South Korea Can’t Just Order Up Creative Economy
South Korea’s economy has yet to catch up to its people. They are the world’s most-wired citizenry and the most advanced at using smartphones. Korean stars are Asia’s most popular; Korean gadgets and fashions the coolest.
Yet at home, huge manufacturing conglomerates, or chaebol, such as Hyundai Motor Group, Samsung Group and LG Group remain the mainstays of an export-focused system established after the Korean War by strongman Park Chung Hee. In fact, as the July edition of Bloomberg Markets magazine points out, the chaebols have become even more dominant. Sales of the top 30 conglomerates accounted for 82 percent of South Korea’s gross domestic product in 2012, compared with 53 percent in 2002.
As in other parts of Asia, in Korea a top-heavy system no longer delivers for ordinary citizens. Wage growth has slowed, while the costs of housing and education have jumped: According to the McKinsey Global Institute, most middle-income Korean households are now cash-flow constrained. The ranks of the middle class have shrunk from more than three-quarters of the population to about two-thirds.

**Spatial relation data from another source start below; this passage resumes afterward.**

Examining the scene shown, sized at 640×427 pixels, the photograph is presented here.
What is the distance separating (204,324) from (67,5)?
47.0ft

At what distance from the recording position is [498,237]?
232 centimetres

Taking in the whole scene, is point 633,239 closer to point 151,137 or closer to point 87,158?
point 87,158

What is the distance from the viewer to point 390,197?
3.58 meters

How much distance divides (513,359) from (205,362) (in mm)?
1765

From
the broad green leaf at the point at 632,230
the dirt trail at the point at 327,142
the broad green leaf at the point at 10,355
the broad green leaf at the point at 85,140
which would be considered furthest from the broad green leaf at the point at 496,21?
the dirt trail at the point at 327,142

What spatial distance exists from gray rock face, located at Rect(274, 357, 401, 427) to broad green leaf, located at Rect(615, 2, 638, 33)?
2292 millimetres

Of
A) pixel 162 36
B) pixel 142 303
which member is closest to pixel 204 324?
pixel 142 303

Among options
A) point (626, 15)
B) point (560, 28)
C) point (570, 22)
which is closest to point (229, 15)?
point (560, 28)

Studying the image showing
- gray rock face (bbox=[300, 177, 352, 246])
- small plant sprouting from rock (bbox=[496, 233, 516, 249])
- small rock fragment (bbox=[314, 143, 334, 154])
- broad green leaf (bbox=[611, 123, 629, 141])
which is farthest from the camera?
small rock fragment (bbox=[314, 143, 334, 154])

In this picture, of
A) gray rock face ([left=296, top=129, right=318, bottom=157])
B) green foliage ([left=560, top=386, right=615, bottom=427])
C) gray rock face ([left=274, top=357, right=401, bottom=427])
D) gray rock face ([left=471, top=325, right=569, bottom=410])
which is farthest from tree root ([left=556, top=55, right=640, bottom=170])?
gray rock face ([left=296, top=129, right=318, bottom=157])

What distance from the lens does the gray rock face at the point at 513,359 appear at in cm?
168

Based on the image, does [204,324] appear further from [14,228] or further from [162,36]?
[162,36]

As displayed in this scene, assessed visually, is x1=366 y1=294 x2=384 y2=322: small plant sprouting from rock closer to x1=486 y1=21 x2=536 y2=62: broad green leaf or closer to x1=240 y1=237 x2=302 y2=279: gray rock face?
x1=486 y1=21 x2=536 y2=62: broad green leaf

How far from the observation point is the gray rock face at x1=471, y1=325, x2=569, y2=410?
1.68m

To make matters worse, a plummeting yen has eroded the competitiveness of South Korean exports. Last month the country’s finance minister warned that Japan’s currency posed a nastier threat to Koreans’ well-being than Kim Jong Un’s regime in Pyongyang.

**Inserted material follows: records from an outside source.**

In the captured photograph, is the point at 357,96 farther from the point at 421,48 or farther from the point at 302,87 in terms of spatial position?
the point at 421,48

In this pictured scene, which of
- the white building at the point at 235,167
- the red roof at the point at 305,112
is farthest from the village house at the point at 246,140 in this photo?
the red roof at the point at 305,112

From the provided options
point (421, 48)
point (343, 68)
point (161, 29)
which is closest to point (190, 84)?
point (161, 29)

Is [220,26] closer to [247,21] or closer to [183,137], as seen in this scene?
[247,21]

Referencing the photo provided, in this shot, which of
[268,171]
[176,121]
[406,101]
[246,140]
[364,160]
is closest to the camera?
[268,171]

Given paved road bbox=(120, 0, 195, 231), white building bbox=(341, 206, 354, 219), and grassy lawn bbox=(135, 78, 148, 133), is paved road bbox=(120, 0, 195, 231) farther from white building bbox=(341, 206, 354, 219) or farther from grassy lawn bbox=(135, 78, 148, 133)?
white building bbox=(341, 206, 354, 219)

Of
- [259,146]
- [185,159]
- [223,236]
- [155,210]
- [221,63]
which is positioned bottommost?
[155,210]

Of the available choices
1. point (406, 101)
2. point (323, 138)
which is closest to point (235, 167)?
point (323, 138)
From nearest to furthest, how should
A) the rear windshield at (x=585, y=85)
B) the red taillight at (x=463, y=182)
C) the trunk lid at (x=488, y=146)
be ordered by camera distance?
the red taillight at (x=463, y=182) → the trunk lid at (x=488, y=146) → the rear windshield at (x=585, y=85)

Park’s daughter, South Korean President Park Geun Hye, understands that something needs to change. She wants to transform Korea into a “creative economy,” based more on services than on manufacturing, on innovation rather than industrial brawn. The goal is the right one: Most Asian countries will eventually need to head in a similar direction. To achieve that goal, though, Park can’t rely on her father’s methods.
In recent weeks, Park’s government has begun rolling out welcome measures to foster innovation and startup companies. The government plans to spend 200 billion won ($176 million) on startups directly and 300 billion won on mergers and acquisitions. Angel investors will receive generous tax incentives. Highly skilled foreigners will be offered entrepreneur visas to start businesses. The government estimates that its measures will ultimately unlock 4.3 trillion won in funding.
Yet unlike automobile factories or steel plants, transformative technologies can’t just be ordered up by the government. However fine Park’s intentions may be, midlevel bureaucrats will be the ones putting her grand plans into action. They are all too likely to stifle the creativity they’re meant to promote.
Korean entrepreneurs are already warning that all this state money comes wrapped in red tape. Prospective angel investors -- often successful businessmen themselves -- have to undergo certification before they can draw on matching state funds. Government-sponsored incubators close at fixed hours that make late-night coding sessions tough. Too often money flows to “grantrepreneurs,” who are more skilled at writing proposals than code.
The generation of Asian leaders to which Park’s father belonged could define and direct whole industries. Now, though, a lingering urge to oversee development just gets in the way. Korea still sets highly specific rules governing Internet development and usage, for instance. Such regulations cut off Korean developers from the kind of cross-fertilization that spurs new ideas -- an isolation that’s been dubbed the “Galapagos syndrome.” Online innovations developed for the Korean market can’t be scaled up globally.
A shift in mindset is needed, not just money. Instead of trying to police fast-changing technologies, the government should lay out clear principles and allow independent regulators to adapt rules as necessary. At the same time, Park should take aim at the maze of laws and regulations that inhibit risk-taking in Korea. According to the World Bank, starting a business in South Korea is harder than in Belarus or Madagascar. Tax laws encourage small businesses to stay small rather than grow. Bankruptcy laws raise rather than lower the price of failure.
The state does have another critical role to play in this transition. Traditional societies like Korea’s still prize respectability above all: Parents push their children to memorize their way into the best schools, to pad their resumes with advanced degrees, and then to seek jobs in the government or at one of the chaebols. Starting a company isn’t seen as a sign of daring, but of failure. And if one does fail -- as almost all successful entrepreneurs do at some point -- the shame can be debilitating. Few dare to try again.
Leaders like Park need to be cheerleaders, helping to break down cultural barriers to innovation. By declaring creativity to be a critical national priority, she’s helping to reassure Korean mothers that their app-designing offspring are contributing to the nation’s well-being.
This was the secret to Asia’s postwar miracle: Leaders like Park’s father transformed their countries by persuading citizens to sacrifice and strive as part of the push to industrialize. If his daughter wants to start her own revolution, she should set the goal -- and then let her people lead the way.